[Spatial question records]
===============

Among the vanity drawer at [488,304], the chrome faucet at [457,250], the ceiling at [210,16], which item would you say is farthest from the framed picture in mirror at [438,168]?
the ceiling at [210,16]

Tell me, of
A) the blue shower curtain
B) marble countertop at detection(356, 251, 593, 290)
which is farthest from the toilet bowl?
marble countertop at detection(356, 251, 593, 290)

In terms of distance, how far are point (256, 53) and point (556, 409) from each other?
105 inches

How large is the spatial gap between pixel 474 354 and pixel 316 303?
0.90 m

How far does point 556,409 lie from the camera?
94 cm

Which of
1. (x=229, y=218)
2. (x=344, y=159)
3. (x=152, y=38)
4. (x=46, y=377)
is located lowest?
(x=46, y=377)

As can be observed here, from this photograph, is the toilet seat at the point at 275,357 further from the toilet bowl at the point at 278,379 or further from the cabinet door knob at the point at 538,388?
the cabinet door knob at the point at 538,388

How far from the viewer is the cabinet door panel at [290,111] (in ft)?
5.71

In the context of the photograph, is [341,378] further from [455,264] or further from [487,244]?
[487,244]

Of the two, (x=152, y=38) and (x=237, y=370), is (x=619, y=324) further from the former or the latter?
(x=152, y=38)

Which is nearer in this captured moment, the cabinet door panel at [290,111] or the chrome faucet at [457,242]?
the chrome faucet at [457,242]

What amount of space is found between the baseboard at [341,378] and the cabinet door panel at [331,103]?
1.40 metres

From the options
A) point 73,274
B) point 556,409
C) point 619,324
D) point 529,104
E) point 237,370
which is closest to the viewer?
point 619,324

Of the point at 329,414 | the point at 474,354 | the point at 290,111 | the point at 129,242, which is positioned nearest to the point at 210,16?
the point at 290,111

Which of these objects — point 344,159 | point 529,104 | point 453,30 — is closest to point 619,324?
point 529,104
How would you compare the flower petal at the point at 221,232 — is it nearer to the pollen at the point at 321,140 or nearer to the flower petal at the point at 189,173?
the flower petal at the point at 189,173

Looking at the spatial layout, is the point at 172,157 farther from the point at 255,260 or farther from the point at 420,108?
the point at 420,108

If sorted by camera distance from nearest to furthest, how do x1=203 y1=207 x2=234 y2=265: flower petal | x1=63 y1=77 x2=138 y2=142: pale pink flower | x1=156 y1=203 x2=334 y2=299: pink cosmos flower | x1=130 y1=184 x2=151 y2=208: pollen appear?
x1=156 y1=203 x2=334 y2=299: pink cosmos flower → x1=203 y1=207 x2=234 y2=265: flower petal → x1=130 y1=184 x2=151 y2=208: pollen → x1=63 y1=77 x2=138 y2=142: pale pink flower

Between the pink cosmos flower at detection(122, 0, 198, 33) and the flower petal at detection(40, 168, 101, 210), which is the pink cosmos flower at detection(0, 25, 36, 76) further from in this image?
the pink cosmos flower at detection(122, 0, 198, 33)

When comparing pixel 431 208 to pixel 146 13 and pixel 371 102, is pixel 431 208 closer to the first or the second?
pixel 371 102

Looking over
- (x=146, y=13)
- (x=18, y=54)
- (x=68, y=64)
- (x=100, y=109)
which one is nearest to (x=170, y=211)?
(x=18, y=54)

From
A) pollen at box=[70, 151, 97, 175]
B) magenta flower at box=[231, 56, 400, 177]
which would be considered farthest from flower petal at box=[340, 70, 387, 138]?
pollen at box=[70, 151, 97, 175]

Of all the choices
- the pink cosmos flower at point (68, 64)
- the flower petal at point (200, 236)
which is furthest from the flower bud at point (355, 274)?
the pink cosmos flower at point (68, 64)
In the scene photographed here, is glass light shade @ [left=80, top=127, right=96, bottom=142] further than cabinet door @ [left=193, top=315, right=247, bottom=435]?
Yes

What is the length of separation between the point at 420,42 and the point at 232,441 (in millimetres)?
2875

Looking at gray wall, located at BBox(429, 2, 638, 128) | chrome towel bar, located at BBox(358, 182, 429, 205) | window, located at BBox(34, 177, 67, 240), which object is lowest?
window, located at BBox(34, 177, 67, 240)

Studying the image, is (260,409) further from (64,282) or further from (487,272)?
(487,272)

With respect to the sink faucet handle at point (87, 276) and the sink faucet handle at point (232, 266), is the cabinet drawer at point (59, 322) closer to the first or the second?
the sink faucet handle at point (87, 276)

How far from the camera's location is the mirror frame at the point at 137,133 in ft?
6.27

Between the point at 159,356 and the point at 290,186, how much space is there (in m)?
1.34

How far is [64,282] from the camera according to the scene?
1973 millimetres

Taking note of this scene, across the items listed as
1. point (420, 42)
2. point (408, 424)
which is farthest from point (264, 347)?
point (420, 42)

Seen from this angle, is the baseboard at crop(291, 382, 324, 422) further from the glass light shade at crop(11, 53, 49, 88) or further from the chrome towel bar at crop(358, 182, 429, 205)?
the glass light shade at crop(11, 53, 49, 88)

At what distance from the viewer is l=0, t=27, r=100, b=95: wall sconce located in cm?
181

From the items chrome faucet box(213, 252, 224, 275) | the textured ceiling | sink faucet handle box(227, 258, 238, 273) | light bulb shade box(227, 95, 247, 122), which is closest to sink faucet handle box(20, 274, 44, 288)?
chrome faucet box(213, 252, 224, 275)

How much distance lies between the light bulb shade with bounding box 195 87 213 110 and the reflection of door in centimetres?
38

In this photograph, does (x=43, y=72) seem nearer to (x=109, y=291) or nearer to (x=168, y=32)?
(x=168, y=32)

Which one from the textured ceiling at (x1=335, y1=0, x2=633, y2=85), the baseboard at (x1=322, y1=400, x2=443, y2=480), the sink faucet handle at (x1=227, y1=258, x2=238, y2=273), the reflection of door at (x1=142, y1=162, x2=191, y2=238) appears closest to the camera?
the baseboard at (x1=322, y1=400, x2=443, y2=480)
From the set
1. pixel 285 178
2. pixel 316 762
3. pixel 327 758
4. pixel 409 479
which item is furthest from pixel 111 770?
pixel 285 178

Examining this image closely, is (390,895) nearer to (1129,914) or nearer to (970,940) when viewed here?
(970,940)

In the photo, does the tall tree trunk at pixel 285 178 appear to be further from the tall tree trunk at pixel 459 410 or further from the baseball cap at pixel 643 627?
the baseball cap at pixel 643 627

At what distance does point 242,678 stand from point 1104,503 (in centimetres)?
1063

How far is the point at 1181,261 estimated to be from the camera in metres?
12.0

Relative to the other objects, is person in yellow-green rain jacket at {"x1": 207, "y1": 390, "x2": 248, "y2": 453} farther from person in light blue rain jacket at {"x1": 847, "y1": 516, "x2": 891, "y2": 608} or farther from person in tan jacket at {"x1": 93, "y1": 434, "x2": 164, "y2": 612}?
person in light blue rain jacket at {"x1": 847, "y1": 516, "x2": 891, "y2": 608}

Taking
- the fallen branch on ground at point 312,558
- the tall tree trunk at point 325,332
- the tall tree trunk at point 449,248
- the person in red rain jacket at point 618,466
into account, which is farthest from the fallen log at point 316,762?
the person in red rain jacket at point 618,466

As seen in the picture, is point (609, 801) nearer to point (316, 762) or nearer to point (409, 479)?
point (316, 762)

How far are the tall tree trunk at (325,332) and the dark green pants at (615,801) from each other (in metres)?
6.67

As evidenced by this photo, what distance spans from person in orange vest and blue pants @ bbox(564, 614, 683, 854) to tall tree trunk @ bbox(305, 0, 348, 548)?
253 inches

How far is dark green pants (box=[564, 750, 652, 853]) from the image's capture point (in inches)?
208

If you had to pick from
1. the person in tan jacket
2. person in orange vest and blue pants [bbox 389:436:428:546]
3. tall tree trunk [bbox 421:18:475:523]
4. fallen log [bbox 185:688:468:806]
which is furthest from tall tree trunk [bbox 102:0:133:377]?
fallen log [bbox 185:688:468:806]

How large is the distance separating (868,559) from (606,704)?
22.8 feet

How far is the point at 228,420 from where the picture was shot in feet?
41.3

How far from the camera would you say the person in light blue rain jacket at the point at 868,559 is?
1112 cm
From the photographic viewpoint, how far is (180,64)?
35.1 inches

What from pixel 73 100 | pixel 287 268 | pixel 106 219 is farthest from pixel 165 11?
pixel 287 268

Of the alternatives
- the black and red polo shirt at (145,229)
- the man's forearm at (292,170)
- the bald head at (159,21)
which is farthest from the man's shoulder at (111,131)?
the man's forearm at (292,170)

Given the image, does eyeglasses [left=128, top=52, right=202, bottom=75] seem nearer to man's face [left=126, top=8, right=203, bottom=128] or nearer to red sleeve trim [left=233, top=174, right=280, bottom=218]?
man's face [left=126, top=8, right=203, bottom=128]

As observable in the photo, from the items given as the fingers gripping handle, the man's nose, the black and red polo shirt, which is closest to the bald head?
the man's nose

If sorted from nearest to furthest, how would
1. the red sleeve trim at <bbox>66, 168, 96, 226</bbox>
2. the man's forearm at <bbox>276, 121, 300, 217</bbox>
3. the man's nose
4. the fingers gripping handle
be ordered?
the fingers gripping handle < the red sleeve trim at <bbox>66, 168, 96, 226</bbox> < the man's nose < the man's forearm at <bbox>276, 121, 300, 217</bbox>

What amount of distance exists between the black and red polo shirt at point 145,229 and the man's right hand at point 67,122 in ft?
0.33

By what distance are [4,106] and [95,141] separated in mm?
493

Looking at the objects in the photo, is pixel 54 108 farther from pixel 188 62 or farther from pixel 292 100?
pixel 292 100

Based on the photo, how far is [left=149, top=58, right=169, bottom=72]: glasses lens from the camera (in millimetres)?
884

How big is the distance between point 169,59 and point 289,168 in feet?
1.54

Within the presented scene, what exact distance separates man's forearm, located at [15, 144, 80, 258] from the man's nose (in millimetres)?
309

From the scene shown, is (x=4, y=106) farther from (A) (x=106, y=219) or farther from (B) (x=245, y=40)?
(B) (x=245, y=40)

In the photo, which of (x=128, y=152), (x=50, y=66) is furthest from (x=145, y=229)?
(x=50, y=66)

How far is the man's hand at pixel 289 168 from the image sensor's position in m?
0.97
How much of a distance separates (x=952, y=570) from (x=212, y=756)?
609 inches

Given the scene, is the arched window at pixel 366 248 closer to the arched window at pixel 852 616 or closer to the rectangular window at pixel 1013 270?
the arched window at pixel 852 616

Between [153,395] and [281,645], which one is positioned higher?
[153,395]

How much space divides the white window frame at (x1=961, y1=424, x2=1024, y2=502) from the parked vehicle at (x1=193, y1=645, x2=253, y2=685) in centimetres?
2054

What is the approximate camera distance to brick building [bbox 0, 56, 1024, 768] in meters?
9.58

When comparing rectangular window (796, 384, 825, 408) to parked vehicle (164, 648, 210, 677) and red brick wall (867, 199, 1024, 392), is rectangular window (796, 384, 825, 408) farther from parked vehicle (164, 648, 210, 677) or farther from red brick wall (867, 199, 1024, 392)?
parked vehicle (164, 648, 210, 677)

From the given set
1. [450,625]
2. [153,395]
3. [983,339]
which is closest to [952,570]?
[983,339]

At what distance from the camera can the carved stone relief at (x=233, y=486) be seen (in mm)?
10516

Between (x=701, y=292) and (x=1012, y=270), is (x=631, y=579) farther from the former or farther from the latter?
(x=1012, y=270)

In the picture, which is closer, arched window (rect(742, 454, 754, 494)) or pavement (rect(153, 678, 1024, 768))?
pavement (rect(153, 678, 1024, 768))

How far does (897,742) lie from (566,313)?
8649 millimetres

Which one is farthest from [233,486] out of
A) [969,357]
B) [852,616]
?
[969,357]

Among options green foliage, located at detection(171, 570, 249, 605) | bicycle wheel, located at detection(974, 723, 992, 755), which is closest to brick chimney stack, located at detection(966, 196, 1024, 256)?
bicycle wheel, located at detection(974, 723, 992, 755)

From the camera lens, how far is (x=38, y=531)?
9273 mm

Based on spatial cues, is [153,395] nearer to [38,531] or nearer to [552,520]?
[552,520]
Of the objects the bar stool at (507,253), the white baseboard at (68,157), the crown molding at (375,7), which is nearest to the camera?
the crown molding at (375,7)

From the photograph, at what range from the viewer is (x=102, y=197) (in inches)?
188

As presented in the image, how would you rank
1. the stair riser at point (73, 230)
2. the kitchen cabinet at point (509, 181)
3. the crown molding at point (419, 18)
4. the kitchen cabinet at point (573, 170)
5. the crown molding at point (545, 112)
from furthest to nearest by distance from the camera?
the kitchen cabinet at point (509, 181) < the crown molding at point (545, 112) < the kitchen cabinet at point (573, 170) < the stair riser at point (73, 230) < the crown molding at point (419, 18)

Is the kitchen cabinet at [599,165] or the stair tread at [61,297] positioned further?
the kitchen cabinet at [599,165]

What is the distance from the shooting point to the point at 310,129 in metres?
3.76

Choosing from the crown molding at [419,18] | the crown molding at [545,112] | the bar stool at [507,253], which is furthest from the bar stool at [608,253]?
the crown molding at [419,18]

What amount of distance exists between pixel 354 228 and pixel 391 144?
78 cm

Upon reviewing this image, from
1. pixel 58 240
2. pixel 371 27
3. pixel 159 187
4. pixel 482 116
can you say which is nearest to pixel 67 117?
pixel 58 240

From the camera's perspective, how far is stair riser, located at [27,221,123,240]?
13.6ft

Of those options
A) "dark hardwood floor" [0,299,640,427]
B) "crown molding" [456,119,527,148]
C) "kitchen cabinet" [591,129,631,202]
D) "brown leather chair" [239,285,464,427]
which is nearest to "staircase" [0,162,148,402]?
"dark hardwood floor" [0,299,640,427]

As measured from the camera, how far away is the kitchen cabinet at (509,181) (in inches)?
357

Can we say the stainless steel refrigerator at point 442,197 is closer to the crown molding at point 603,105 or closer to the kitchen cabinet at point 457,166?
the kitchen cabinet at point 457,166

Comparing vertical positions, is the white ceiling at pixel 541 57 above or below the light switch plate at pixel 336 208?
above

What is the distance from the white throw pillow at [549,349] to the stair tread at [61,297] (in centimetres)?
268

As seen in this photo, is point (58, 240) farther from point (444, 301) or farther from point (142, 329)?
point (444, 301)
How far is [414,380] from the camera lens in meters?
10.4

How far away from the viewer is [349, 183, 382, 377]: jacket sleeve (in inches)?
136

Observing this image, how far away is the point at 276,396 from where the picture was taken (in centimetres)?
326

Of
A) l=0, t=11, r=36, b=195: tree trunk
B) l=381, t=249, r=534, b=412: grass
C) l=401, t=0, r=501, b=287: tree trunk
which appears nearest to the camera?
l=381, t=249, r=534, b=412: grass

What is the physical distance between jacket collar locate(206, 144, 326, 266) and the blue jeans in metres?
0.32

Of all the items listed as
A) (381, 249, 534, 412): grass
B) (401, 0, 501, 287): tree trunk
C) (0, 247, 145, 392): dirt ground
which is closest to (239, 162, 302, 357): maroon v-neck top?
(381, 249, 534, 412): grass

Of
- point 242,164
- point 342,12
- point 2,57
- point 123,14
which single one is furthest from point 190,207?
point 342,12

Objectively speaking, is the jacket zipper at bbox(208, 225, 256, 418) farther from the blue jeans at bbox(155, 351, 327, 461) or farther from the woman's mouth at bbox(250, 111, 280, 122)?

===============

=== DIRECTIVE ===
Repeat exactly, and only, the lines from the line with "Comparing vertical positions, is" through the end of the listing above, both ends included.

=== OUTPUT OF THE EXERCISE ===
Comparing vertical positions, is the white ceiling at pixel 541 57 above or below the light switch plate at pixel 336 208?
above

What is the distance from the white throw pillow at [549,349] to the stair tread at [61,297] (in centimetres)?
268

As seen in this photo, is point (58, 240) farther from point (444, 301) or farther from point (142, 329)?
point (444, 301)
How far is [414,380] from the camera lens in meters?
10.4

How far away from the viewer is [349, 183, 382, 377]: jacket sleeve (in inches)?
136

Observing this image, how far away is the point at 276,396 from where the picture was taken (in centimetres)?
326

Of
A) l=0, t=11, r=36, b=195: tree trunk
B) l=381, t=249, r=534, b=412: grass
C) l=401, t=0, r=501, b=287: tree trunk
which appears nearest to the camera?
l=381, t=249, r=534, b=412: grass

What is the physical distance between jacket collar locate(206, 144, 326, 266) and the blue jeans in metres?
0.32

Of all the items listed as
A) (381, 249, 534, 412): grass
B) (401, 0, 501, 287): tree trunk
C) (0, 247, 145, 392): dirt ground
which is closest to (239, 162, 302, 357): maroon v-neck top?
(381, 249, 534, 412): grass

Of
- point 242,164
- point 342,12
- point 2,57
- point 123,14
which single one is furthest from point 190,207?
point 342,12

Objectively speaking, is the jacket zipper at bbox(208, 225, 256, 418) farther from the blue jeans at bbox(155, 351, 327, 461) or farther from the woman's mouth at bbox(250, 111, 280, 122)?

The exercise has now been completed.